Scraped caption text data

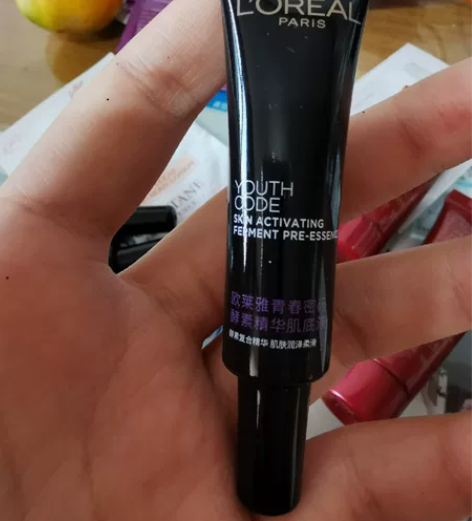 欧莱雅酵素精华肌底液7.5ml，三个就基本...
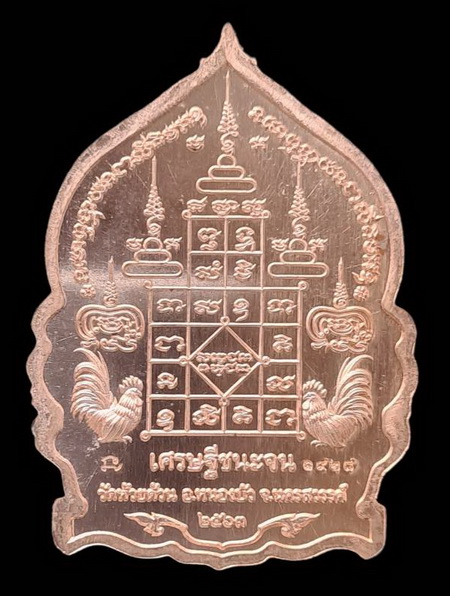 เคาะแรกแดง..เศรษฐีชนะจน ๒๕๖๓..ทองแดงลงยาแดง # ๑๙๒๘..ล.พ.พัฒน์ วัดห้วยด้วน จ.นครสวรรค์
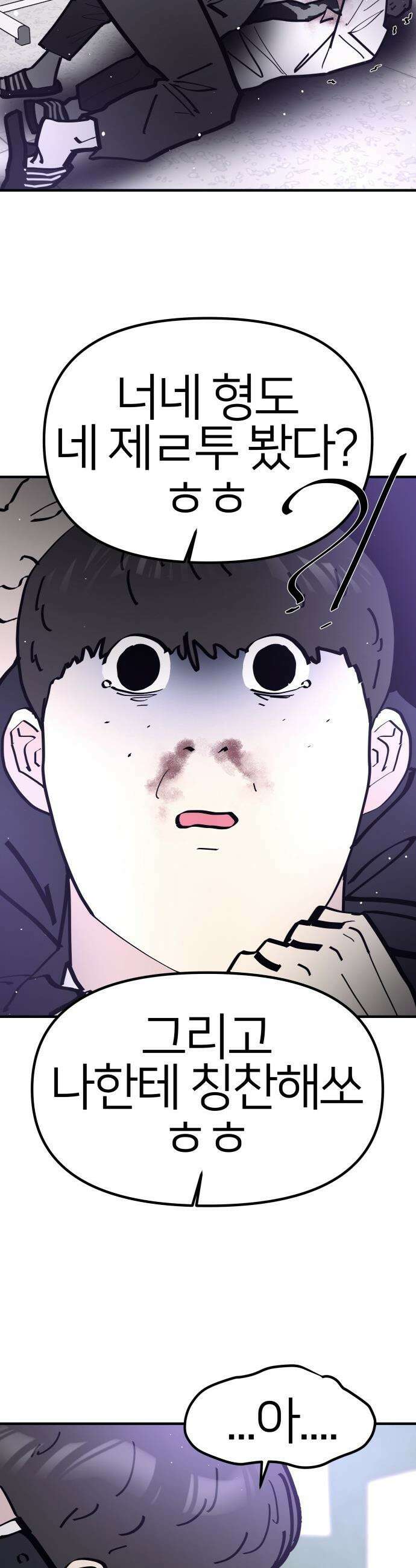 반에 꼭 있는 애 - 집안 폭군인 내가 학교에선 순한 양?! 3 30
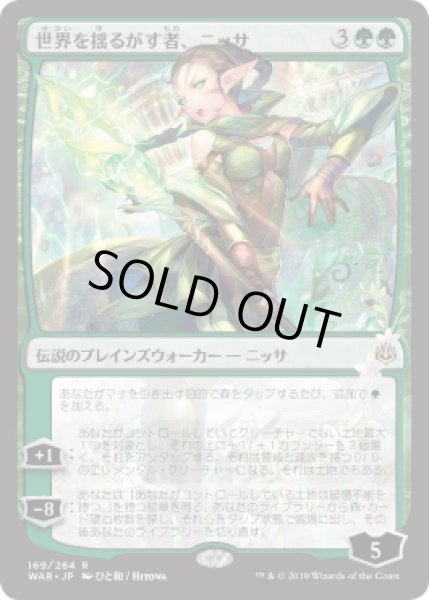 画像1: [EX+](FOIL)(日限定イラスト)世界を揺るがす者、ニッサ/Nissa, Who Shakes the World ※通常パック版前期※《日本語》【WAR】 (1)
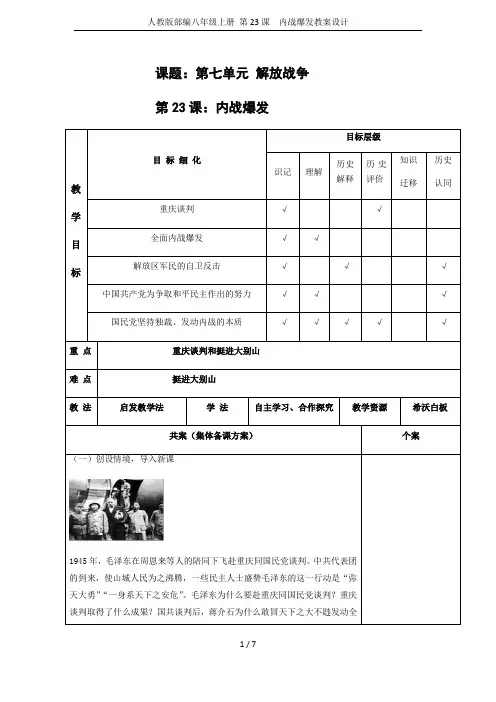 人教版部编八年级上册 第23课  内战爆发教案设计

EXERCISE OBJECTIVE
All lines from the one containing "เคาะแรกแดง..เศรษฐีชนะจน ๒๕๖๓..ทองแดงลงยาแดง #" to the last line of the data above, both included, should be printed exactly, and the pictures should not appear.

RESULT OF THIS TASK
 เคาะแรกแดง..เศรษฐีชนะจน ๒๕๖๓..ทองแดงลงยาแดง # ๑๙๒๘..ล.พ.พัฒน์ วัดห้วยด้วน จ.นครสวรรค์
 반에 꼭 있는 애 - 집안 폭군인 내가 학교에선 순한 양?! 3 30
 画像1: [EX+](FOIL)(日限定イラスト)世界を揺るがす者、ニッサ/Nissa, Who Shakes the World ※通常パック版前期※《日本語》【WAR】 (1)
 人教版部编八年级上册 第23课  内战爆发教案设计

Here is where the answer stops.